### WHAT TO DO:
1/ Retype everything in the outfeed table thread from "Nice fit on" down to "to the frame.", with no changes.
2/ According to the outfeed table thread, what will the top of the table be made of?
3/ List every measurement given in the outfeed table thread.

# Table Saw Outfeed Table



## Drifter (Jun 23, 2012)

*Fabricating the frame*

So, I decided to build an out feed table for my table saw to make it easier to handle larger pieces of material. Because I am working with limited space - like so many others out there - decided to make it a fold away support. I had some old/new door hinges stored away so they are the basis of the geometry for folding the table down.

This is the frame design:









Of course - some changes were made once I got rolling. I really didn't like the thought of having to remove so much of the support structure in the load bearing piece I would be mounting the hinges too. So I changed the design a bit by ripping the piece at 1 & 3/8 - the number I came up with by mocking up the assembly on the back of my saw.

I then ripped a thin strip the thickness of my blade - which just happened to match the thickness of the hinge plate and glued the piece back together with spaces for the hinges to fit into.

Here is the glued up support piece and the rest of the pieces needed for the frame. I need more clamps! :









Nice fit on the hinges:









Once the glued had dried I scrapped it and sanded the piece down for a nice finish and began assembling the frame. At this point I made another change to the design by adding further support to the hinge mounting area.

Notice the blocks closest to the saw - these provide both additional structural support (the top of this table will be 3/4" MDF - and a little heavy) as well as a way to secure the hinges to the frame.

You can see that the hinges are nice and snug against the frame:









Once completed this will change my table size from 27 to 60 inches :


----------



## thehammer (Jan 31, 2009)

Drifter said:


> *Fabricating the frame*
> 
> So, I decided to build an out feed table for my table saw to make it easier to handle larger pieces of material. Because I am working with limited space - like so many others out there - decided to make it a fold away support. I had some old/new door hinges stored away so they are the basis of the geometry for folding the table down.

### DATA RECORDS:
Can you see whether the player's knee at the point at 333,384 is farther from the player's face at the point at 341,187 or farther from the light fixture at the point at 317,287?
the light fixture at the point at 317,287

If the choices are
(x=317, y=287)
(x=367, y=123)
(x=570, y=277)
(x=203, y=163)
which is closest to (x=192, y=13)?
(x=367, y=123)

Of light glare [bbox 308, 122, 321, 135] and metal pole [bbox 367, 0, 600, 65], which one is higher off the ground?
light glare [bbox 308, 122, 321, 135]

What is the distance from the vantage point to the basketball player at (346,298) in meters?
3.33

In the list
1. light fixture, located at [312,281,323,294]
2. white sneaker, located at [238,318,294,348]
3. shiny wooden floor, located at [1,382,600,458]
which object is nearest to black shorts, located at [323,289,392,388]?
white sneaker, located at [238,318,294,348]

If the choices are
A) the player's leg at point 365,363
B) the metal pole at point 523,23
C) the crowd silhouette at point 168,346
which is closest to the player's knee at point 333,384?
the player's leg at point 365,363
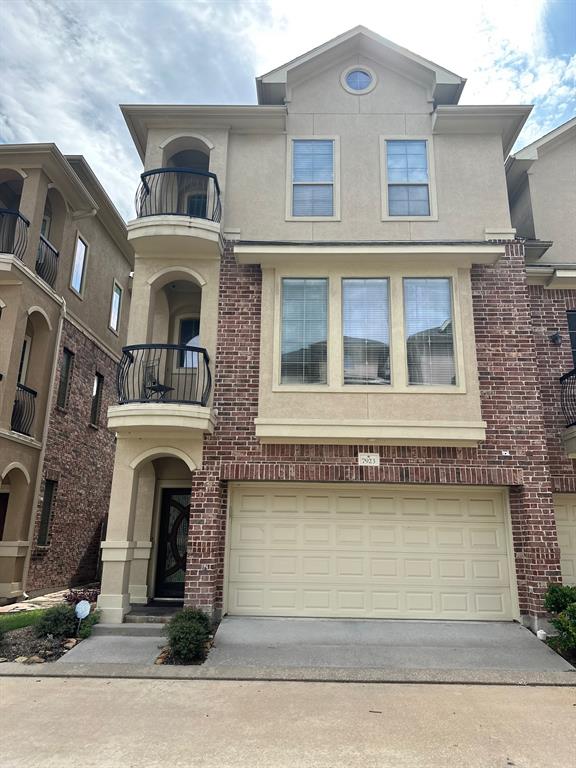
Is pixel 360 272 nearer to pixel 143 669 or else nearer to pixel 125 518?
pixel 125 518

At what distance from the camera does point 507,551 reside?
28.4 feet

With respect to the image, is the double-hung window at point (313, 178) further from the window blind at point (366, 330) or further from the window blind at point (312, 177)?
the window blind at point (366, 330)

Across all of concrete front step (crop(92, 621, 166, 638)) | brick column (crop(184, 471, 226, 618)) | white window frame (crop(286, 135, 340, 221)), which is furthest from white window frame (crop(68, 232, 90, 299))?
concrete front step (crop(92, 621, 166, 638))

---

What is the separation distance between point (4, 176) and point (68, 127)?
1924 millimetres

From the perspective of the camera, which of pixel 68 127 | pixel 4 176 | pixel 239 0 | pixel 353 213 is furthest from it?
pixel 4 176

...

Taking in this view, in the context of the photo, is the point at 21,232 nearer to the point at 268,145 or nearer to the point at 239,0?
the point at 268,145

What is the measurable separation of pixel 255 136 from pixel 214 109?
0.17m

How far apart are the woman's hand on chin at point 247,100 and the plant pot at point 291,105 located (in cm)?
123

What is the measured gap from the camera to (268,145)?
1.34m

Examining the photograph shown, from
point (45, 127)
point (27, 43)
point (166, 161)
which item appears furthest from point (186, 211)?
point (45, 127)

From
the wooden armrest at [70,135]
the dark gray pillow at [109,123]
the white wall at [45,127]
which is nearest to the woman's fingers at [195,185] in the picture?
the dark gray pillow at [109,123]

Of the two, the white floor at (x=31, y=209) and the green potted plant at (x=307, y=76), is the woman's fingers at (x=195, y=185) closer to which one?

### SOLVED PROBLEMS:
1/
Nice fit on the hinges:









Once the glued had dried I scrapped it and sanded the piece down for a nice finish and began assembling the frame. At this point I made another change to the design by adding further support to the hinge mounting area.

Notice the blocks closest to the saw - these provide both additional structural support (the top of this table will be 3/4" MDF - and a little heavy) as well as a way to secure the hinges to the frame.

2/ The top will be 3/4" MDF.

3/
- 1 & 3/8 (the width the load-bearing piece was ripped to)
- 3/4" (the thickness of the MDF top)
- 27 inches (the table size before the addition)
- 60 inches (the table size once completed)